7. The input voltage and current feedforward combined control circuit according to claim 1, characterized in that, The inverting input of the second signal amplifier is connected to the power supply voltage and the input of the optocoupler, and the output of the optocoupler is grounded.

8. A control method based on the input voltage and current feedforward combined control circuit according to any one of claims 1 to 7, characterized in that, The input voltage feedforward circuit obtains the input voltage of the power supply, controls the discharge time of the energy storage element through the clock signal, and then uses the first comparator to compare the clock signal level with the energy storage element level, and uses the output waveform control signal to limit the maximum duty cycle of the power supply output voltage.
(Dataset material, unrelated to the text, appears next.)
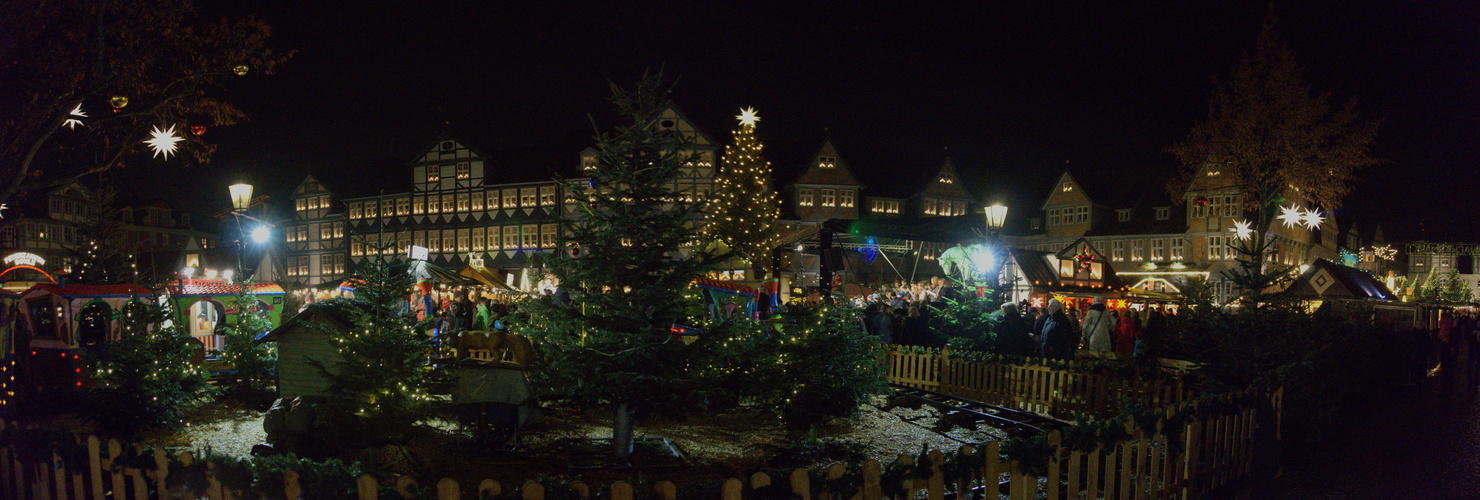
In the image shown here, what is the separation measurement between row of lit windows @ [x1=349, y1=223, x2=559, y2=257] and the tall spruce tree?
4119 centimetres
The input current feedforward circuit samples the input current of the power supply, and the first signal amplifier quickly responds to the transient input current and outputs the transient first signal. The first signal is quickly responded to by the second signal amplifier, and after amplification, it outputs the rapidly changing second signal. Combined with the input voltage feedforward circuit, it quickly responds to the input transient and stabilizes the output voltage.